9. Women, Media and ICTs:
a. Ensure persistent and
concerted engagement of media owners to change their perception of how women’s
issues are covered;
b. Encourage media outreach to
communities to engage everybody, particularly women and marginalized
communities, in current and topical issues;
c. Create policies and
enabling environment that prevent the use of social media and other forms of
media as instruments of violence against women and girls;
d. Adopt or enforce policies
on freedom of information, freedom of expression and the existence of free and
independent media;
e. Invest and leverage the use of ICT as an alternative means
for the delivery of education and training particularly to women and girls.
12. Education:
a. Consolidate gains made in
gender parity at primary school level by providing incentives such as gender
responsive learning environment, including accessible and free secondary education,
subsidised higher and vocational education; to promote the retention and
transition of girls;
b. Provide bursaries and other
incentives to enhance girls’ participation in science, technology and
mathematics;
c.
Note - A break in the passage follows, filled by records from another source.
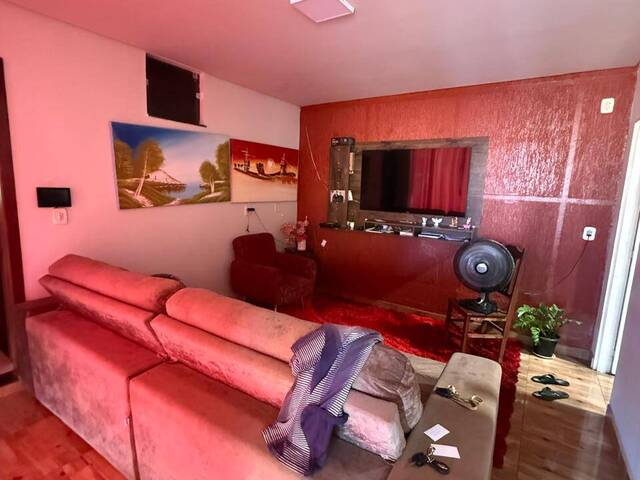 Casa para Venda em Ituiutaba - 4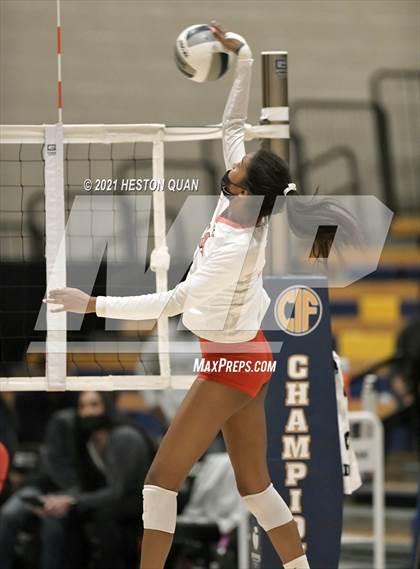 Thumbnail 3 in Hillsdale vs. Harvard-Westlake (CIF State D1 Final) photogallery.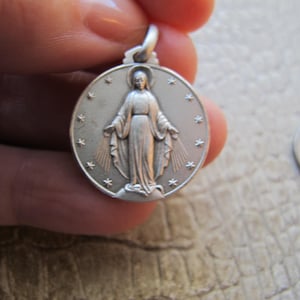 Miraculous Mary Sterling Silver 925 Medal Pendant, Spiritual Keepsake Blessed Mother, Mary, Maria, Our Lady, Marian Adoration ITALIAN Made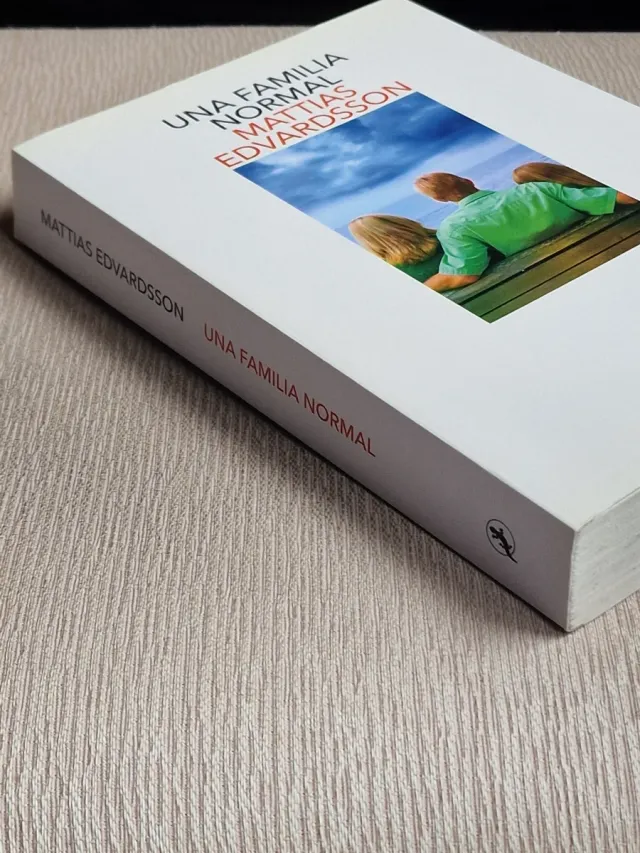 Una familia normal / A Nearly Normal Family (Sp...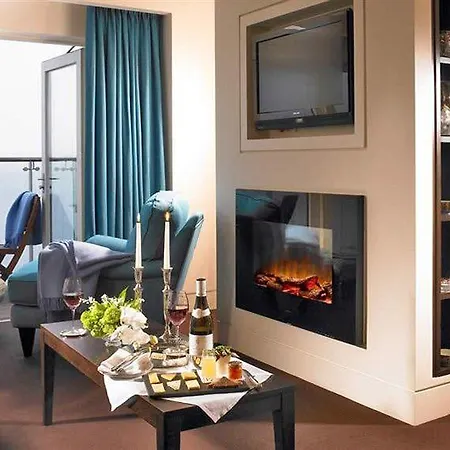 Cliff House ホテル 5*
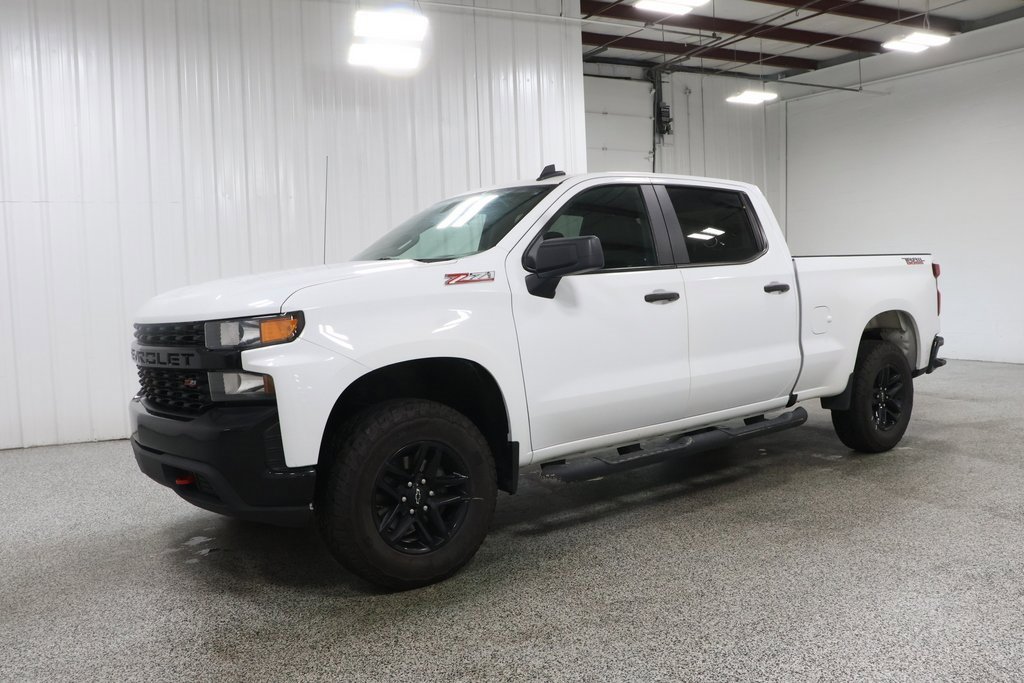 2021 Chevrolet Silverado Trail Boss Custom photo 2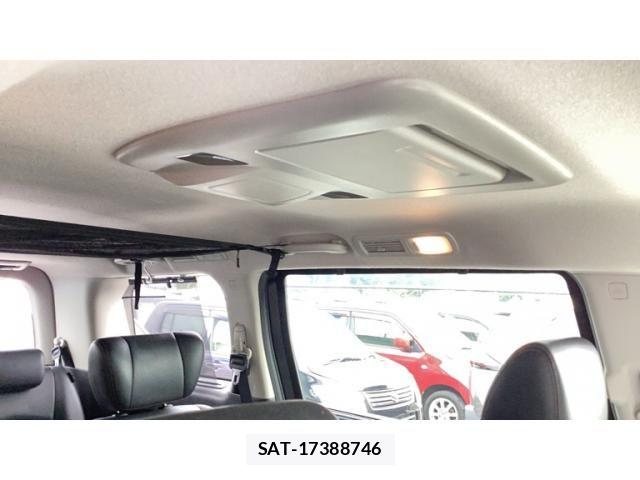 Nissan ELGRAND 2019-03 8129925-15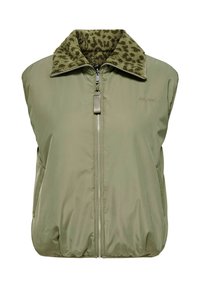 Olivengrønn ermeløs vest med glidelås foran og leopardmønstrete fleecekrage, med brodering "EST. 1995" på brystet.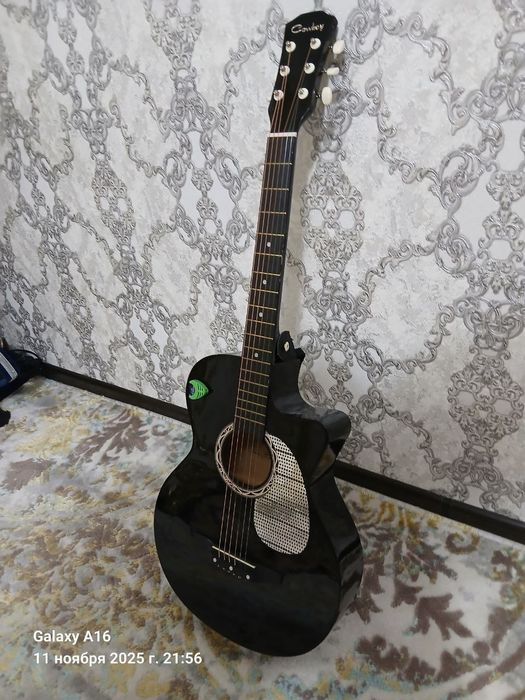 Гитара сатылады.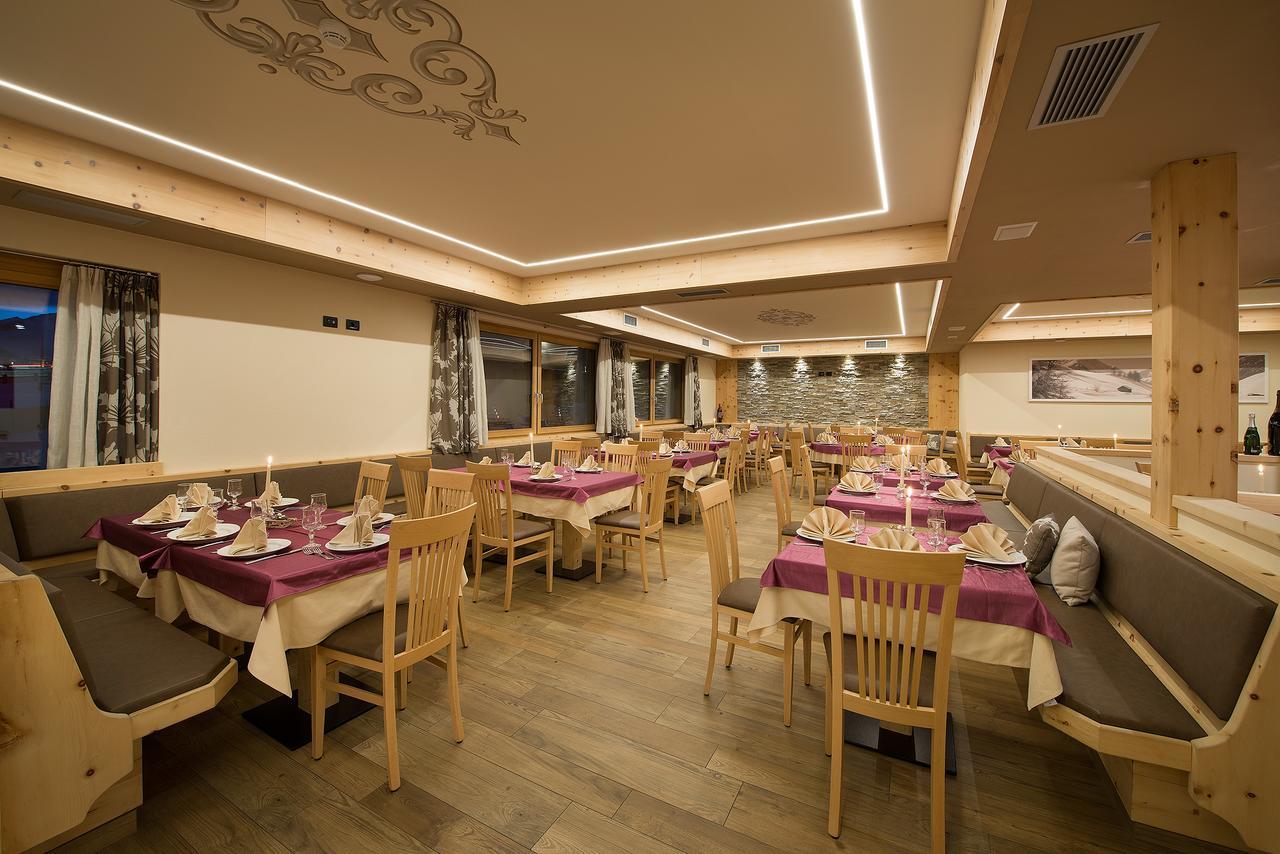 Hotel Silvestri Livigno Exteriör bild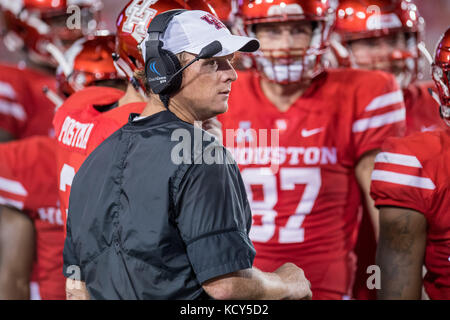 Houston, TX, USA. 7. Okt 2017. Houston Cougars Head Coach großen Applewhite während des 3. Quartals ein NCAA Football Spiel zwischen der SMU Mustangs und der Universität von Houston Cougars bei tdecu Stadion in Houston, TX. Houston gewann das Spiel 35-22. Trask Smith/CSM/Alamy leben Nachrichten Stockfoto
End impunity for
perpetrators of sexual harassment and abuse of girls in school;
d. Promote girls’ access to information and education through
e-education and e-health products especially through mobile telephony.
13. Institutional Mechanisms for the Advancement of Women:
A multi-sectoral approach is critical, to ensure that each
organ and department of government implements and is accountable for the
women’s rights that fall within its mandate, under coordination by the gender
machineries.
We,
the 190 representatives of civil society acknowledge the tireless efforts of
the Ministries of Gender and Women’s Affairs despite the limited resources and
overwhelming agenda. As Civil Society we re-affirm our commitment to working
alongside you and other line Ministries to ensure the full achievement of the
BPfA and women’s rights in general in the years ahead.